JUDGMENT AND REASONS

I. Introduction

[1] This is an application for judicial review of a decision by the Refugee Appeal Division (“RAD”) of the Immigration and Refugee Board (“IRB”) finding that the Respondents were convention refugees and had no viable Internal Flight Alternative (“IFA”) in Nigeria. In concluding this, the RAD allowed an appeal of the RPD decision finding they had viable IFAs.

II. Background

[2] The Respondent, Onyinyechi Josephine Egemba (“Principal Respondent”) is a Nigerian citizen who arrived in Canada in March 2018 with her minor daughter (collectively, the “Respondents”). Upon their arrival, the Respondents filed a refugee claim on the grounds that they were escaping abuse from the Principal Respondent’s partner. The Principal Respondent had commenced a relationship in late 2012 in which by late 2014, her partner became abusive (physically, emotionally, and sexually). She became pregnant by her partner and gave birth in 2015, to a daughter (the “Minor Respondent”). The Principal Respondent’s partner’s mother wanted to subject the child to female circumcision.
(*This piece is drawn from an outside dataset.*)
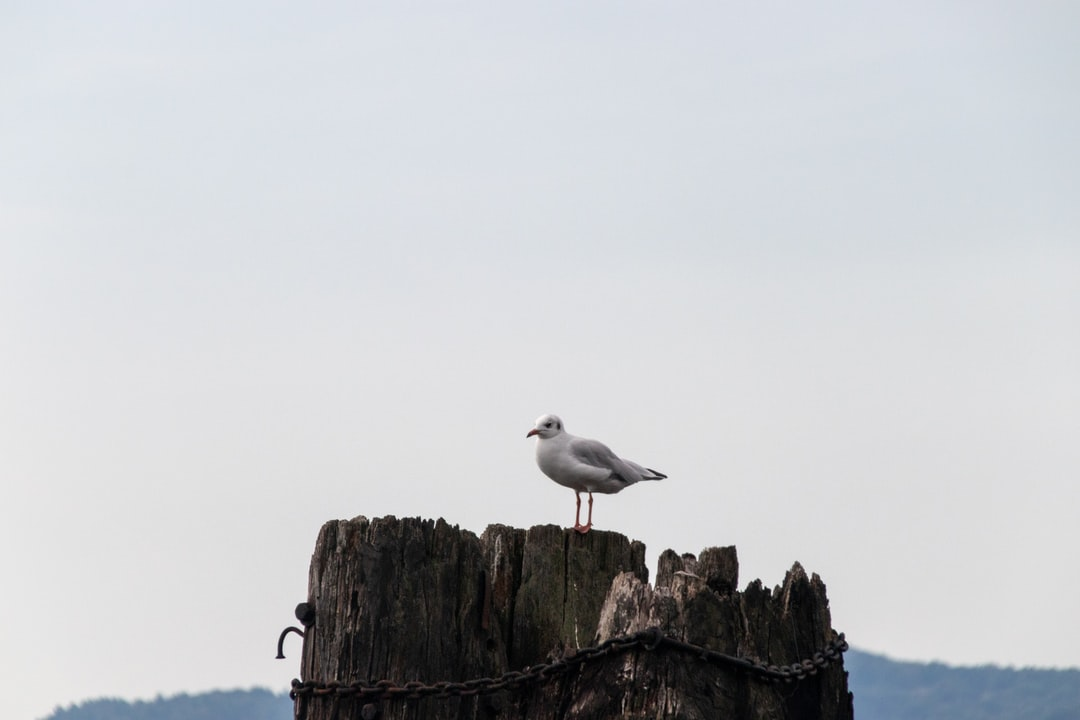 Seagull at Ferry Terminal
[3] The Principal Respondent tried to leave her partner in 2017 and relocated to another city in Nigeria. Her partner found her and demanded she return home, or he would have her charged with kidnapping their daughter. She returned to him, and was subject to more abuse, as well as further threats if she were to leave. The Respondents obtained United States visas in August 2017 and travelled there in December 2017. The Respondents allege that the Principal Respondent’s partner looked for them at her sister’s home in December 2017. In March 2018, they were told that the partner was travelling to the United States to locate them. The Respondents entered Canada that same month, and were detained for unauthorized entry. At that time, they claimed refugee protection on grounds of fears of the partner and his family.

[4] The RPD rejected the Respondents’ (in that instance, Applicants) claims because it was determined they have a safe and reasonable IFA in Nigeria – namely, in either Lagos or Ibadan. The RAD allowed the Respondents’ appeal, and substituted their own decision that the Appellants are Convention refugees without a viable IFA.

III. Issue

[5] The issue in this judicial review is whether the RAD’s decision was reasonable.

IV. Standard of Review

[6] The standard of review in this case is that of reasonableness (Canada (MCI) v Vavilov, 2019 SCC 65 [Vavilov].

V. Analysis

[7] The test for the existence of a viable IFA is well-settled, and was set out in Rasaratnam v Canada (Minister of Employment and Immigration), [1992] 1 FC 706 (CA) and Thirunavukkarasu v Canada (Minister of Employment and Immigration), [1994] 1 FC 589 (CA). The two-pronged test, for which both prongs must be satisfied, is as follows:

  • “… the Board must be satisfied on a balance of probabilities that there is no serious possibility of the claimant being persecuted in the part of the country to which it finds an IFA exists.”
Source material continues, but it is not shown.